--- BEGIN Source extract ---

BREAKWATER Hard structure placed offshore, usually parallel to the shore, designed to cause waves to break, lessening erosion on the beach immediately behind the breakwater. Breakwaters interrupt longshore drift and cut off sand supply to downdrift beaches.
BUBBLE TRAINS Lines of bubbles formed by air escaping from a hole in the beach into the water layer of the swash or backwash. The bubble line may be straight or curved depending on how the swash is moving across the beach.
BUBBLY SAND Sand with cavities or very large visible pores that are formed when air bubbles are trapped in the sand. See soft sand.
BULKHEAD A relatively low and small seawall designed not to protect buildings from waves, but to keep land from eroding from behind wall.
CALCAREOUS A term used to describe material composed of calcium carbonate (CaCO3). On beaches this is usually shells, skeletal material such as coral, and the sand derived from these sources.
CARBONATE FRACTION The calcareous portion of the sediment composed of grains of calcium carbonate (CaCO3).
CHIMNEY STRUCTURE The resistant rim and burrow-tube lining that protrudes out on a beach surface when exposed by swash erosion.
COASTAL PLAIN A broad, gently seaward-sloping plain, often tens to hundreds of miles wide and underlain by sedimentary rocks, that borders the coast. Coastal plains occur primarily on trailing-edge coasts (e.g., eastern North and South America and East Africa).
COLLISION OR LEADING-EDGE COAST A coast that borders the colliding oceanic and continental plates. Usually the continental margins here are narrow and steep and bordered by mountain ranges, and the beaches tend to have relatively high waves (e.g., western North and South America).
CONTINENTAL SHELF The very gently sloping surface extending from the beach out to where the steeper continental slope begins, usually at depths greater than 300 ft (90 m). The width of the continental shelf is an important control of the size of the waves that strike the beach; narrow shelves (Peru, Chile, eastern Japan) favor high waves, and wide shelves (Argentina, western Australia, eastern China) favor low waves.
COQUINA Calcareous rock, composed mostly of shell material, cemented by calcium carbonate.
CRESCENT MARK A scour mark around any small object on the beach, such as a shell or pebble, that results from wind or water flow around the object. Also called an obstacle mark.
CROSS BEDDING Inclined laminations and beds that form in a sand dune. Successive sets of laminations show different orientations.
CROSS RIPPLE See interference ripple.
CURRENT RIPPLE MARK A type of asymmetric ripple mark that forms by water current or wind flow on the beach or dune surface. The steep face of the ripple mark faces in the direction of current flow.
CUSPATE FORELAND A triangular coastal landform (e.g., a cape) resulting from deposition of sediment transported by longshore currents, usually from two directions, and fringed by beaches. Called a ness in Great Britain.
CUSPS Regularly spaced (3 to 9 ft [1 to 3 m]) small embayments (of variable size), separated by small ridges or horns, along a beach that give the shoreline a sinuous or cuspate appearance. The spacing can be considerably greater depending on the size of the waves that formed these features.
DISSIPATIVE BEACH Above the low-tide line these are low, flat, and narrow beaches with a wide surf zone (often more than 325 ft [100 m] wide) on the broad underwater portion of the beach. Offshore sandbars are usually well-developed. Waves are characteristically high, and because of the gentle slope of the offshore beach, the waves lose much of their energy as they first break well offshore, re-form, and break again close to the exposed beach.

--- END Source extract ---

[Request A]
Using the coastal glossary, answer each question in one line:
(i) What is a cuspate foreland called in Great Britain?
(ii) At what depth does the steeper continental slope usually begin?
(iii) What is another name for a crescent mark?
[Request B] From the coastal glossary, list every place given as an example of a narrow or a wide continental shelf, marking each as narrow or wide.
[Request C] Rewrite the coastal glossary entry beginning "DISSIPATIVE BEACH Above the low-tide line" as a short bulleted list, keeping its main facts.
The data after this point is not needed.

--- BEGIN Provided data ---

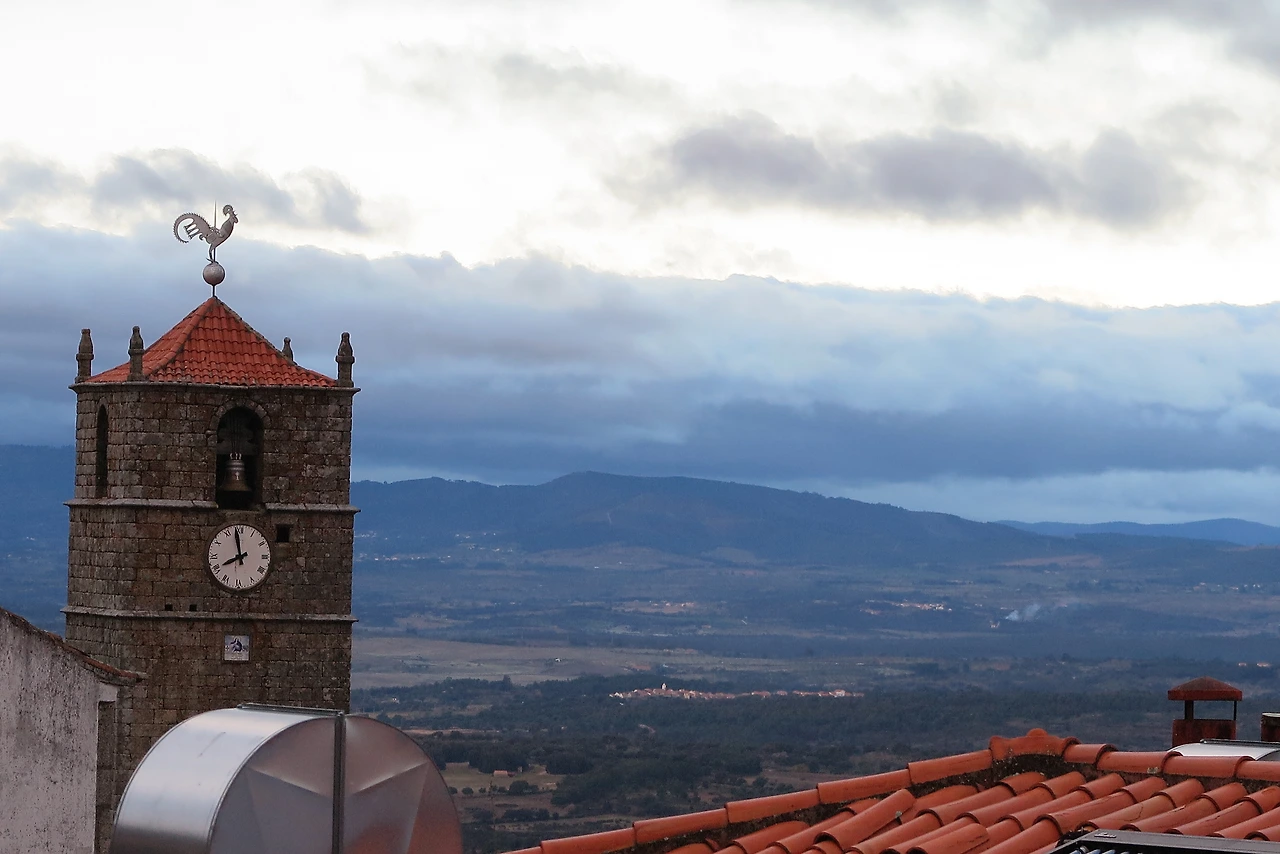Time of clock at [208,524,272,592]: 7:58
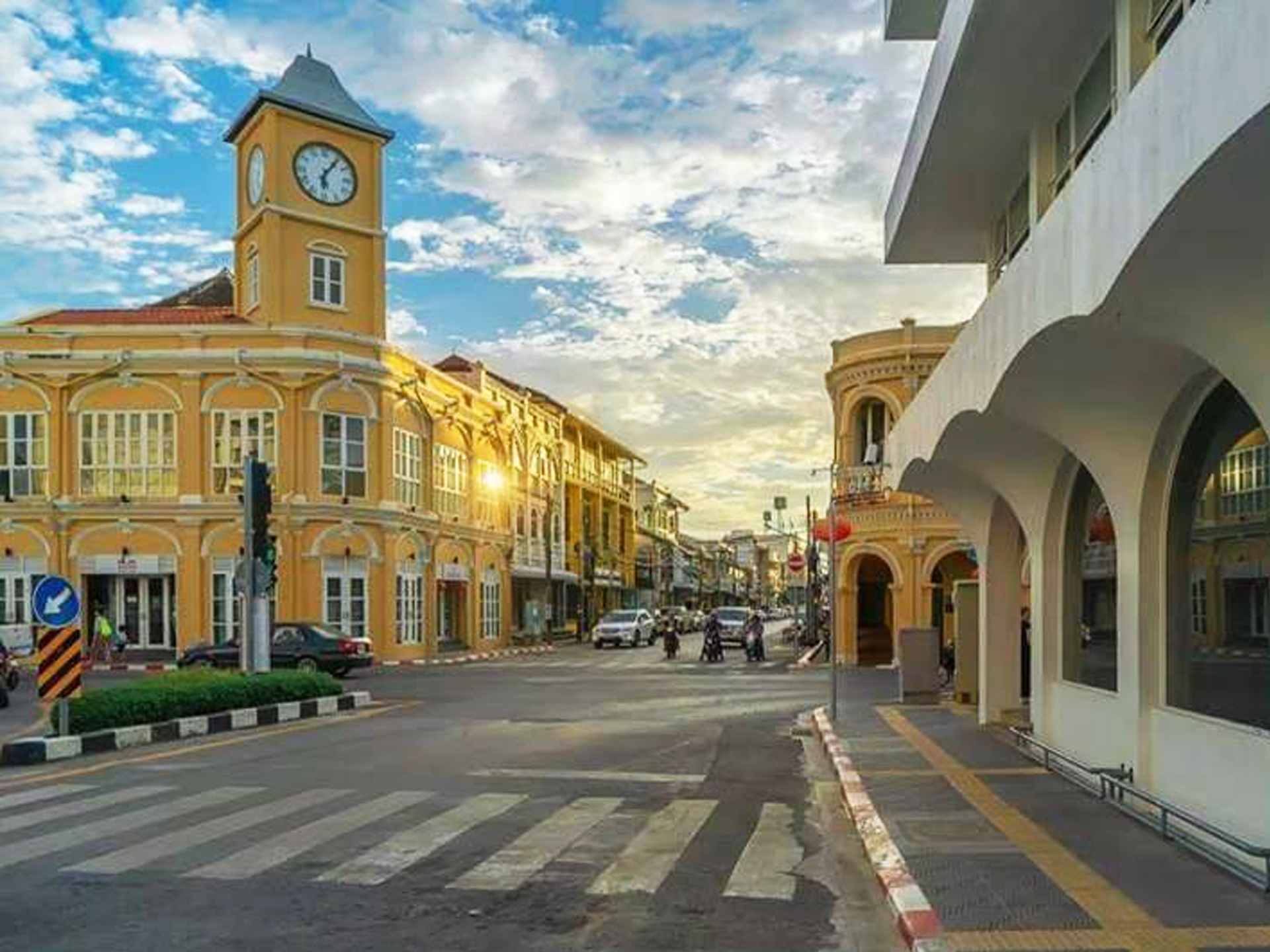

--- END Provided data ---

[Correct answer A]
(i) A ness.
(ii) Usually at depths greater than 300 ft (90 m).
(iii) An obstacle mark.

[Correct answer B]
- Peru (narrow)
- Chile (narrow)
- eastern Japan (narrow)
- Argentina (wide)
- western Australia (wide)
- eastern China (wide)

[Correct answer C]
Dissipative beach:
- Above the low-tide line, the beach is low, flat, and narrow.
- The surf zone is wide, often more than 325 ft (100 m), and lies on the broad underwater part of the beach.
- Offshore sandbars are usually well developed.
- Waves are typically high.
- Because the offshore slope is gentle, waves lose much of their energy by first breaking well offshore, then re-forming and breaking again close to the exposed beach.